I've been using 0W oils for 3-4 years now and will never go back to a 5W or 10W.
And yes, I'm in Texas.
Link Posted: 11/3/2009 10:20:11 AM EST
[Last Edit: 11/3/2009 10:20:44 AM EST by brickeyee]
The size of the can does not always indicate the amount of filter area present.


Filtering is an area driven thing, not volume driven.
Link Posted: 11/3/2009 10:32:03 AM EST
Link Posted: 11/3/2009 10:35:43 AM EST
Filter size has more to do with interchangability than what the engine actually needs...
Link Posted: 11/3/2009 10:37:42 AM EST
Originally Posted By TexasSmooth:
Originally Posted By flyer8493:
Originally Posted By Keith_J:
What kind of oil does each use?

Tighter bearing clearances for lighter oil can get by with smaller filters. Since the mid 1990s, most engines come with roller tappets due to the eventual phase-out of ZDDP and other organo-metallics/phosphorous As such, scuff products from flat tappets are gone. The only wear metals are from startup and what little comes off the rings/bores.

Once broken in, modern rings have almost zero wear, even considering they operate in boundary lubrication conditions.


Both use 5W 30. Both can use 10W30 or 0W30 for extremely cold conditions (im in texas don't have to worry about that ) I run synthetic in both of my vehicles.


Ugh...I hate seeing remarks like this, no offense to you. It's usually due to old school ways of thinking during the time iron engines were the norm. When you see a motor oil that is graded a multi-viscosity rating, the first number indicates the viscosity at somewhere around 40 celsius (like 90F); the second number is somewhere around 100C. I don't remember the exact temperatures, but the main point is the first number is viscosity of the oil at somewhere near an average "warm" outdoor temperature; the second number is the viscosity when the engine is considered to have reached running temperature.

You'll notice that an oil graded 0W30 has a higher viscosity at a higher temperature. So think for a second...why in the hell do you need a really thick oil at the lower temperature? The answer is you don't. In fact, utilizing such an oil, like 10W30 or 15W30 could do damage to your engine over time. When an engine goes through a cold start, there is no oil running through it. Once the oil pump is engaged there will be, but it takes a moment to kick in. During that time you've got metal to metal friction so it's in your engines best interests to get oil flowing as quickly as possible. Guess which oil would probably flow the quickest at a temperature of around 80-90F? 0W or 10W?
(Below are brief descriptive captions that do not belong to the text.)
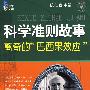 科学准则故事离奇的“巴西果效应”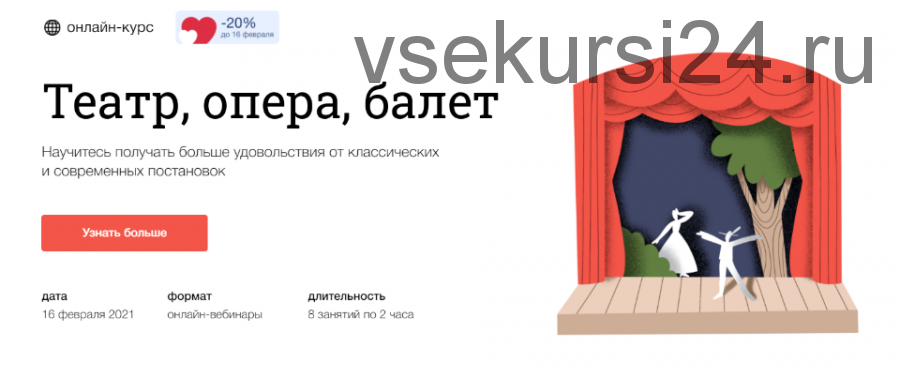 [Синхронизация] Театр, опера, балет (Андрей Дмитриев-Радвогин, Анастасия Исаева)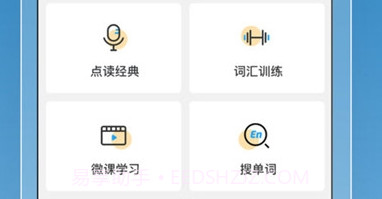 外语通v1.7.10截图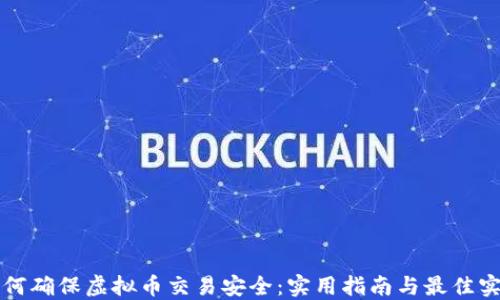 
如何确保虚拟币交易安全：实用指南与最佳实践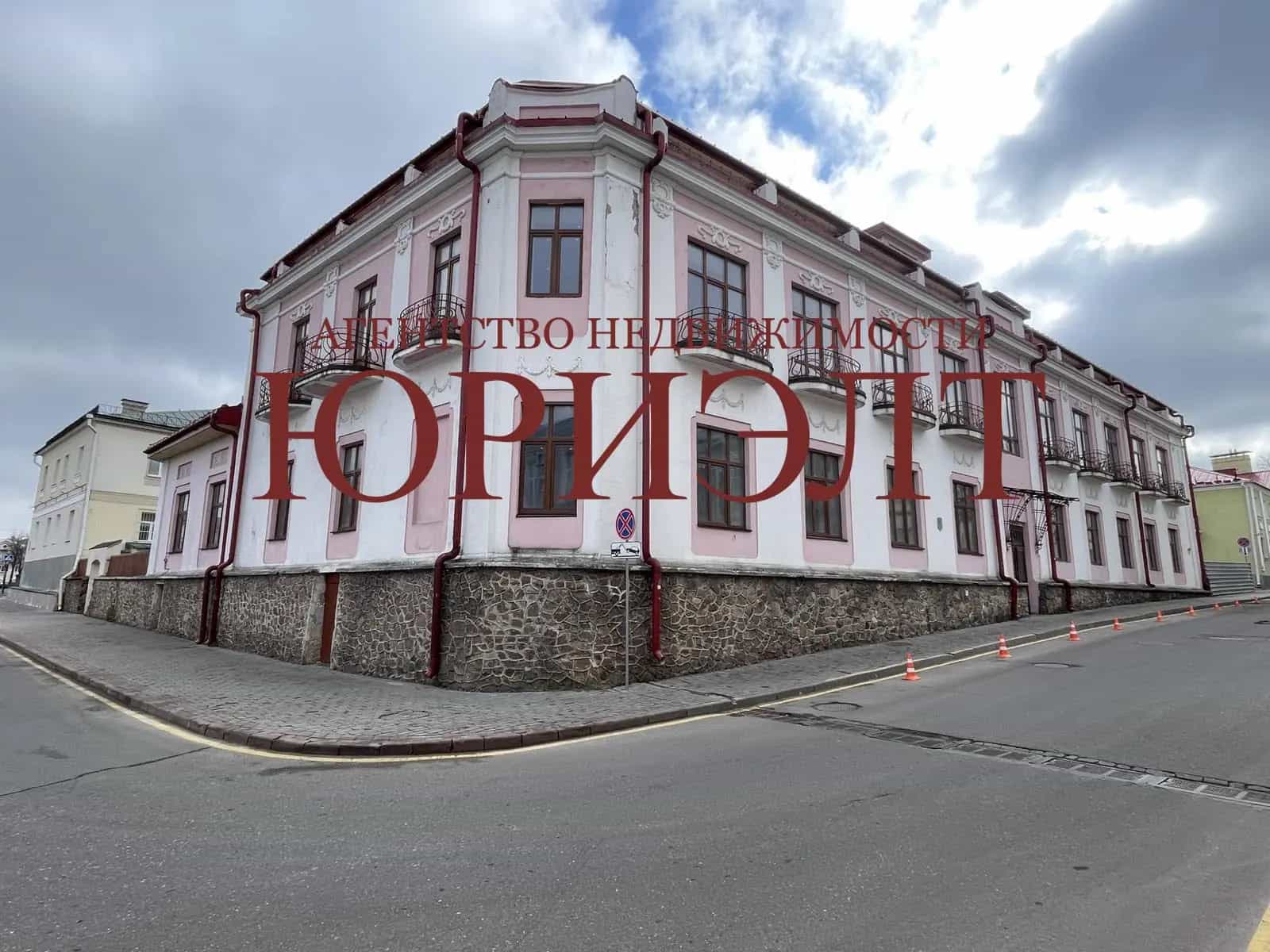 Беларусь, Гродно, Городничанская улица, 20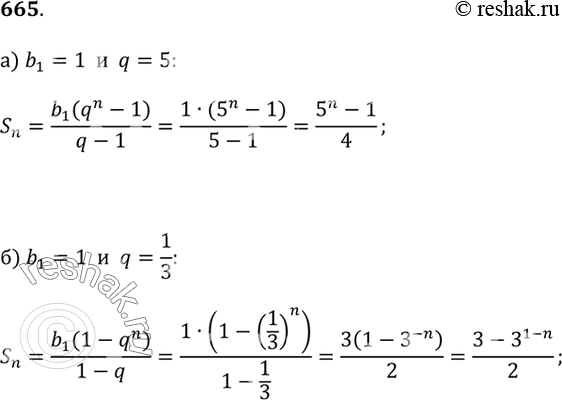 Изображение 665. Запишите выражение для нахождения суммы первых n членов геометрической прогрессии (b_n), если:а) b_1 = 1, q = 5;б) b_1 = 1, q =...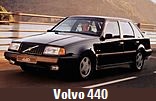 Модельный ряд автомобилей Volvo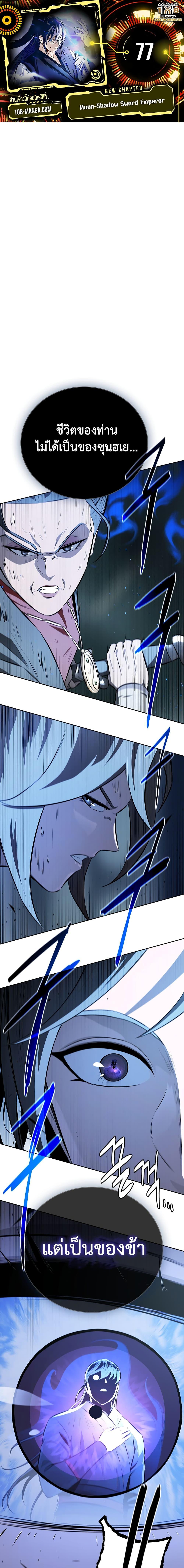 Moon-Shadow Sword Emperor ตอนที่ 77 1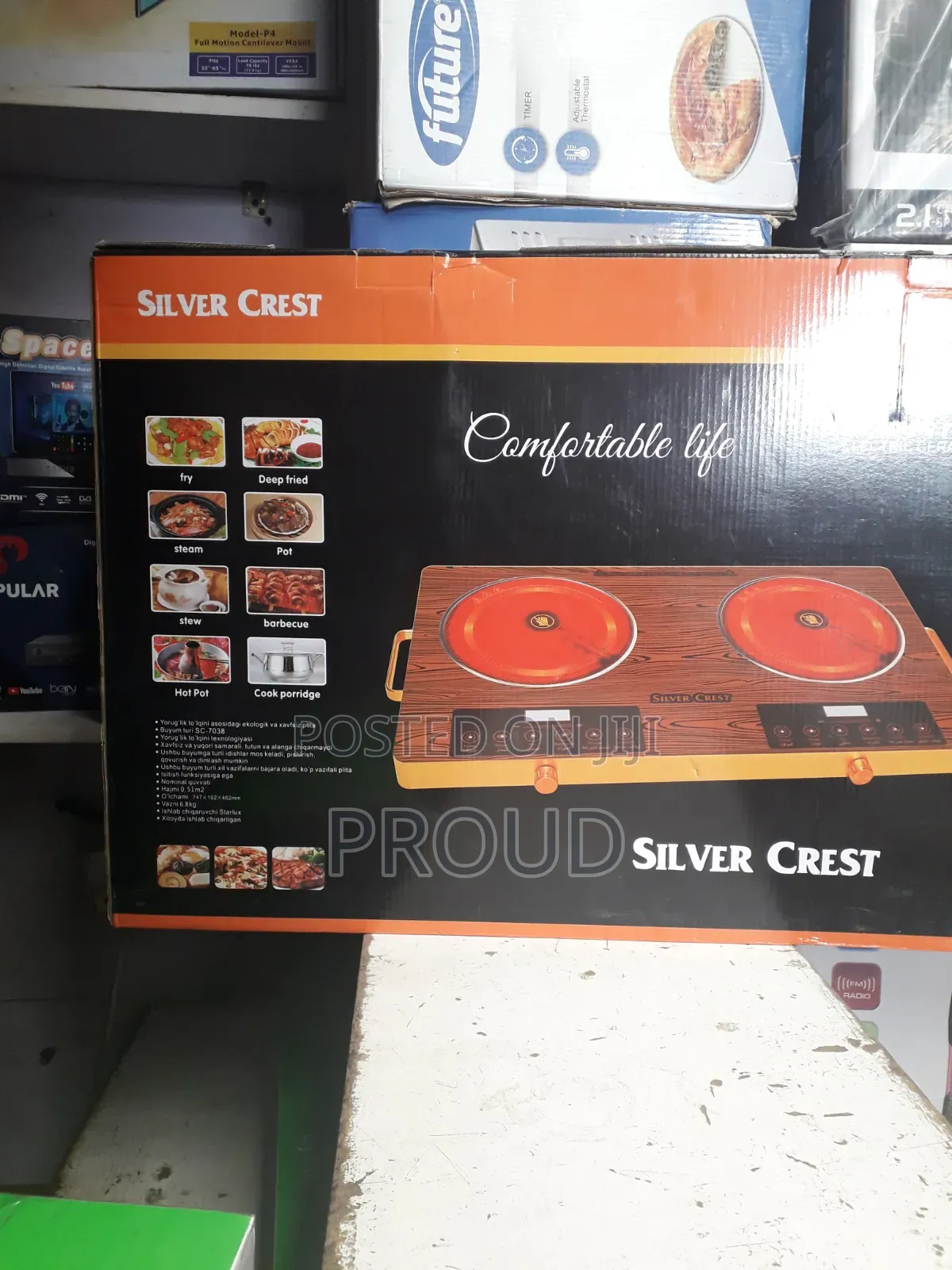 Silver Crust Oven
I've been using 0W oils for 3-4 years now and will never go back to a 5W or 10W.
And yes, I'm in Texas.


Don't forget that the bigger the gap between the multi weight numbers, the more viscosity modifiers(useless to lubrication, suspension and corrosion protection) are included in the recipe...
Link Posted: 11/3/2009 4:14:54 PM EST
[Last Edit: 11/3/2009 4:15:53 PM EST by TexasSmooth]
Originally Posted By DriftPunch:
Don't forget that the bigger the gap between the multi weight numbers, the more viscosity modifiers(useless to lubrication, suspension and corrosion protection) are included in the recipe...


I agree. However, most all motor oils with the 0W viscosity these days are synthetic anyway, but the more important thing to keep in mind is that cold starts are hardest on an engine for a reason. They will kill an engine PDQ which is why it's important to get the oil circulating ASAP when starting.

Edit: I stick with the 5 gallon jugs of Mobil 1 synthetic from Wal-mart...usually comes out to around $4.50/quart.